What you are asked to do: Pictures excluded, copy word for word the lines from the one holding "2009 Gibson Custom Shop LPR-7 &" through the last line below.

▬▬▬▬▬▬▬▬▬▬

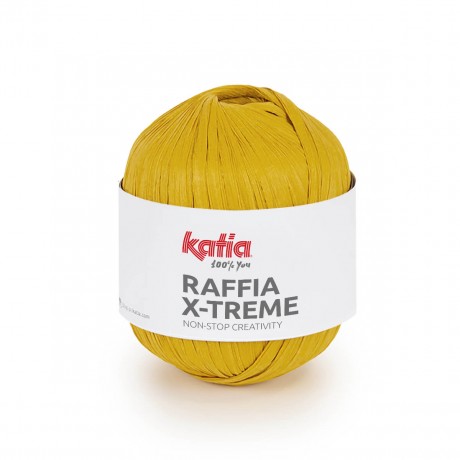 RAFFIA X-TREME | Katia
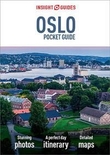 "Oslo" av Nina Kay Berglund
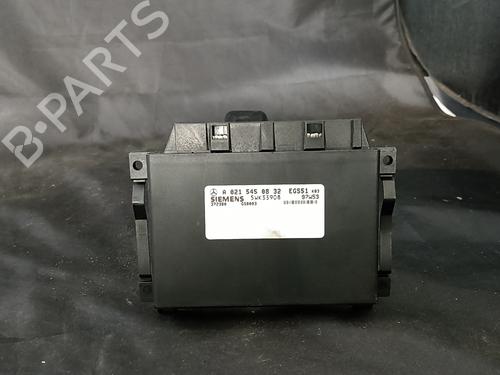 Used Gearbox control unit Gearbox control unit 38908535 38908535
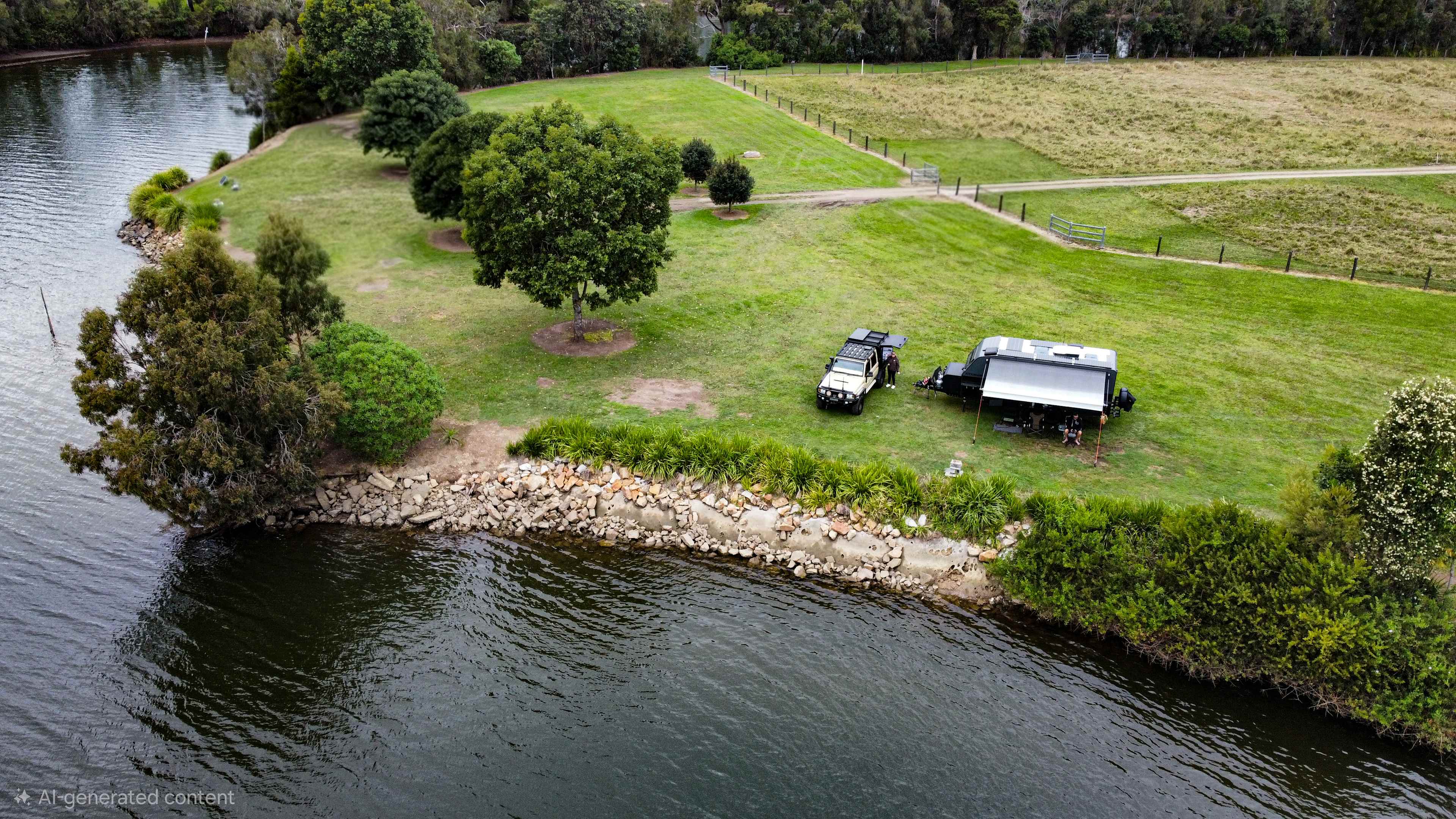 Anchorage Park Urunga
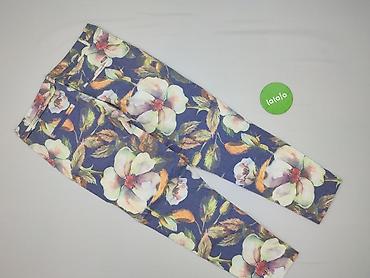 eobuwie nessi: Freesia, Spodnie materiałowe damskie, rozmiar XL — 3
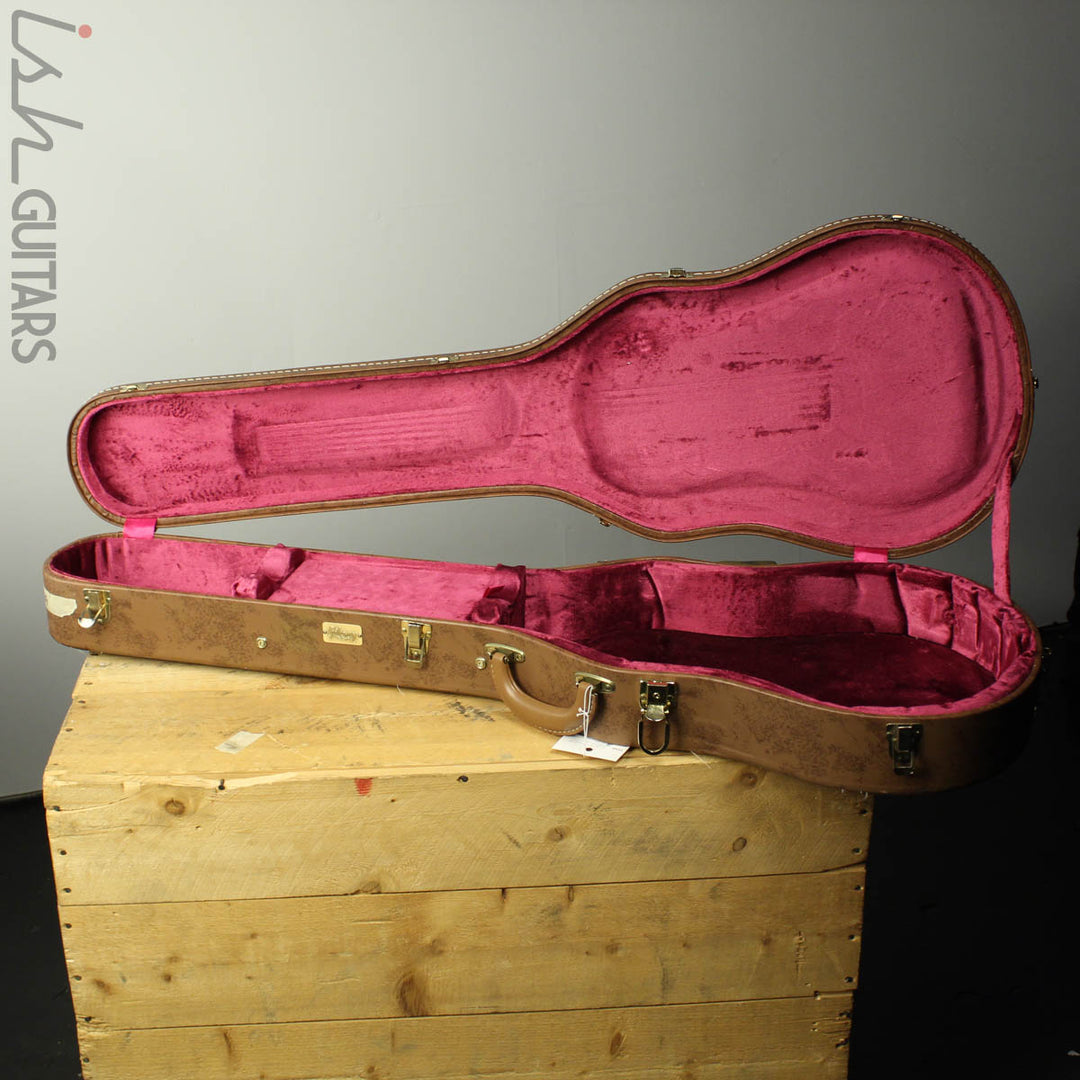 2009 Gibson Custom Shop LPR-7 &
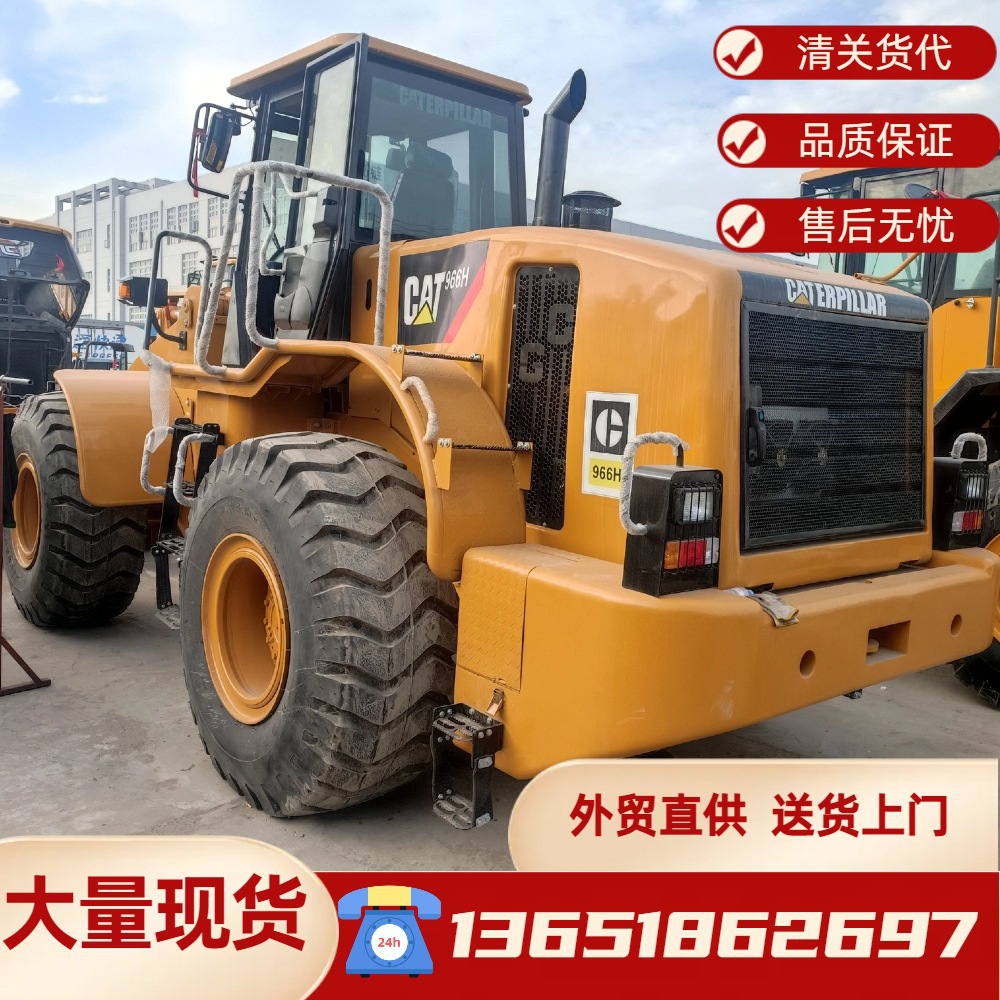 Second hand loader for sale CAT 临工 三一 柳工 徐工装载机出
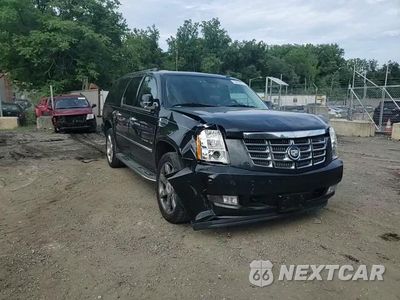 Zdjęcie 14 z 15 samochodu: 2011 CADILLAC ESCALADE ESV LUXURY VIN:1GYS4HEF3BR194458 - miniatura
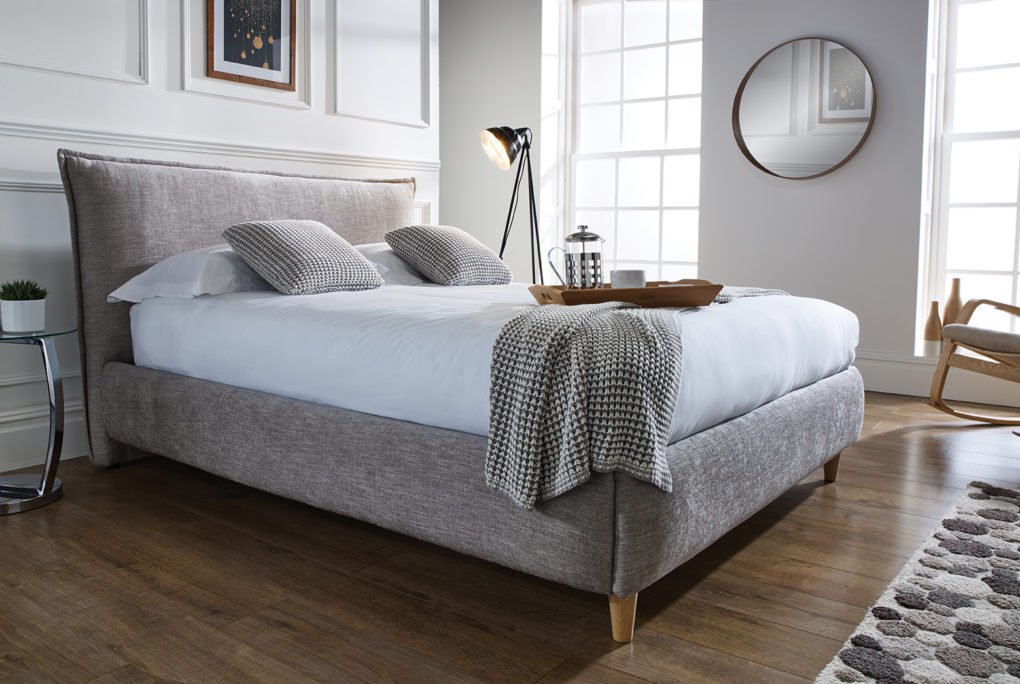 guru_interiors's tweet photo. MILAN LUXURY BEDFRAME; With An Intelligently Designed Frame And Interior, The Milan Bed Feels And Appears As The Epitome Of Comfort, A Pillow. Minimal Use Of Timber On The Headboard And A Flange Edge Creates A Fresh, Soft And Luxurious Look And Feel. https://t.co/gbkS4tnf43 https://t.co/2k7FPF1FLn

▬▬▬▬▬▬▬▬▬▬

Solution to this exercise:
 2009 Gibson Custom Shop LPR-7 &
 Second hand loader for sale CAT 临工 三一 柳工 徐工装载机出
 Zdjęcie 14 z 15 samochodu: 2011 CADILLAC ESCALADE ESV LUXURY VIN:1GYS4HEF3BR194458 - miniatura
 guru_interiors's tweet photo. MILAN LUXURY BEDFRAME; With An Intelligently Designed Frame And Interior, The Milan Bed Feels And Appears As The Epitome Of Comfort, A Pillow. Minimal Use Of Timber On The Headboard And A Flange Edge Creates A Fresh, Soft And Luxurious Look And Feel. https://t.co/gbkS4tnf43 https://t.co/2k7FPF1FLn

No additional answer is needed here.